Bishop Müller said priests are responsible for their own behavior
Long a topic shrouded by secrecy, cases of pederasty among priests have come to light in a variety of countries in recent years. Catholic dioceses in the United States have paid out more than a billion dollars in compensation to abuse victims in the past four years.
The Vatican has not got involved in the Riekofen affair.
"It's a German matter," DPA news agency quoted a source within Radio Vatican as saying. "The bishop will have to justify his behavior to his fellow bishops."
In 2002, the German bishops acted to head off such a crisis, with the Conference of Bishops issuing guidelines on pedophilia. The needs of the victims were to have priority over the needs of the accused priest.
Those rules say former pedophiles must not be employed in posts where they may have contact with children.
Müller has denied breaching the guideline, saying he had a Christian duty to forgive and had been convinced that the paedophile priest had reformed his ways.
But Hilgers and others worry the priesthood may inherently attract people susceptible to pederasty and say the church needs to be more proactive about preventing cases like the one in Riekofen.
"The bishop and the bishopric have a duty to keep an especially keen eye out for things like this," Hilgers told DPA. "They should be conscious of the special risk. That has been criminally neglected."

▸ YOUR TASKS:
A: In the news excerpt on the Riekofen affair:
(i) How much have Catholic dioceses in the United States paid to abuse victims, and over what period?
(ii) In what year did the German Conference of Bishops issue guidelines on pedophilia?
(iii) Which news agency quoted a source within Radio Vatican?
B: Rewrite the Riekofen news excerpt from "In 2002, the" up to and including "one in Riekofen.", replacing "Conference of Bishops" with "Bishops' Conference".
Answer using only the text above.

▸ INFORMATION SUPPLIED:
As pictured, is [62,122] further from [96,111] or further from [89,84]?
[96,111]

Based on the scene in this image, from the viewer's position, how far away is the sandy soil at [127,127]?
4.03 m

▸ SOLUTIONS TO THE EXERCISE:
A:
(i) More than a billion dollars in the past four years.
(ii) 2002.
(iii) DPA.

B:
In 2002, the German bishops acted to head off such a crisis, with the Bishops' Conference issuing guidelines on pedophilia. The needs of the victims were to have priority over the needs of the accused priest.
Those rules say former pedophiles must not be employed in posts where they may have contact with children.
Müller has denied breaching the guideline, saying he had a Christian duty to forgive and had been convinced that the paedophile priest had reformed his ways.
But Hilgers and others worry the priesthood may inherently attract people susceptible to pederasty and say the church needs to be more proactive about preventing cases like the one in Riekofen.